The pharmacy at a children's hospital in Freetown, Sierra Leone
The pharmacy at a children’s hospital in Freetown, Sierra Leone
(photo: Aubrey Wade/Save the Children)

 

While making medicines and vaccines more affordable won’t on its own solve the problem of access to medicines – many of the medicines and vaccines that children need already have  high-quality, inexpensive generic versions – when it comes to making sure children benefit from the newest and most innovative medicines and vaccines, affordability is critical.

As a new paper by Save the Children investigates, one way that pharmaceutical companies can help address this problem is by setting the prices of medicines and vaccines transparently, equitably and fairly.
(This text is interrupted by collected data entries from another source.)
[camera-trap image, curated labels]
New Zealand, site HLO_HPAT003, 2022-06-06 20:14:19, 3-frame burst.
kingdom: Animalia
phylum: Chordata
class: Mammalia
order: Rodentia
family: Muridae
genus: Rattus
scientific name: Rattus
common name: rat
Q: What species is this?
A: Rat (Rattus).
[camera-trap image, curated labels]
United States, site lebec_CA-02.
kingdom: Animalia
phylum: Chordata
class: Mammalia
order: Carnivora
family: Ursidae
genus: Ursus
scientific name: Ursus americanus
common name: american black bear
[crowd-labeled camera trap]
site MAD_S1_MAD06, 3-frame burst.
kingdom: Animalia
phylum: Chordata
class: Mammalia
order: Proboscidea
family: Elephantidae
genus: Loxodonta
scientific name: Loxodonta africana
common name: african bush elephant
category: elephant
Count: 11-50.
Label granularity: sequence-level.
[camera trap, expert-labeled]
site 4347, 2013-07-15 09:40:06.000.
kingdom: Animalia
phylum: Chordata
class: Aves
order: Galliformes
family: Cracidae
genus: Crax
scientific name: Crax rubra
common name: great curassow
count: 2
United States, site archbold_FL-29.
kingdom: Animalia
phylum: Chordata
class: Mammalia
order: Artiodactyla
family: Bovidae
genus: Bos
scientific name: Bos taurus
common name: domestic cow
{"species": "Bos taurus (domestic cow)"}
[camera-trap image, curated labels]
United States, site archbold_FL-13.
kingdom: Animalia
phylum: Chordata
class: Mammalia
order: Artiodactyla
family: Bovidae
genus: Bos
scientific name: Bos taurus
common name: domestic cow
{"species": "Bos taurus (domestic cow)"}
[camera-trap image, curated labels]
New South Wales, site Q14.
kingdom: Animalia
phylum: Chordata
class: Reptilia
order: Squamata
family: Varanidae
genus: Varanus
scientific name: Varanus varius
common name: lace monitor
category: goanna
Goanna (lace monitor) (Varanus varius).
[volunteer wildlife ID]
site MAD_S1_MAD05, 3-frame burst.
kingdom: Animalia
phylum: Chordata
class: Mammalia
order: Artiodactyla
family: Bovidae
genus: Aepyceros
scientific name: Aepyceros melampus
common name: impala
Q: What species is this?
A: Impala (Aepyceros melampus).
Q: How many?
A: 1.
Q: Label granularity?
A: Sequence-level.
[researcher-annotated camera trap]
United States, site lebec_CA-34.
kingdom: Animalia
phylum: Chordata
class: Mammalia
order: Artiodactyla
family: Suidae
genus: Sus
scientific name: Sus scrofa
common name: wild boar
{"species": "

What can pharmaceutical companies do?

Ethical pricing policies, such as tiered pricing ­– charging different prices to different countries, generally based on wealth – are playing a role in increasing access to medicines. However, in order to ensure public health needs and human rights are adequately served, companies must make their prices and pricing methods more transparent, take into account in-country equity, and ensure the participation of affected stakeholders in developing their policies.

Transparency: Greater transparency on prices would allow developing countries to negotiate better with companies and more accurately forecast procurement and budgets. It would also allow independent observers to determine whether the lowest possible prices are being charged.

Equity: Considering that approximately 75% of the world’s poor now live in large middle-income countries, any pricing system that intends to ensure access for those who are most vulnerable and marginalised must be able to ensure prices that are affordable for these populations.

Participation: Affected stakeholders, communities, purchasers and governments should have some influence over whether prices are fair and which medicines are included, so that companies are not making unilateral decisions on matters of public health.

Not the only solution

While tiered pricing can be a way to improve access, it cannot be the only global solution to the problem of affordability. In the long-term, sustainable reductions in price will ultimately require increased competition, which will in turn require governments to make use of tools that they have. This may mean making use of global intellectual property flexibilities, which are internationally agreed protections for countries to ensure access to medicines.

Save the Children and other NGOs must ensure that governments have the space to make use of all of the tools at their disposal to reduce prices and to make sure that research into new medicines and formulations prioritises vulnerable groups and diseases common in developing countries – even if there are not many profits to be made. But we also must make sure that governments take steps to address all the problems of access that don’t involve affordability, such as:

  • increasing trained health care workers
  • more government spending on health
  • improving supply chains.

Ensuring access to medicines for the most vulnerable and marginalised children will require addressing all of these problems.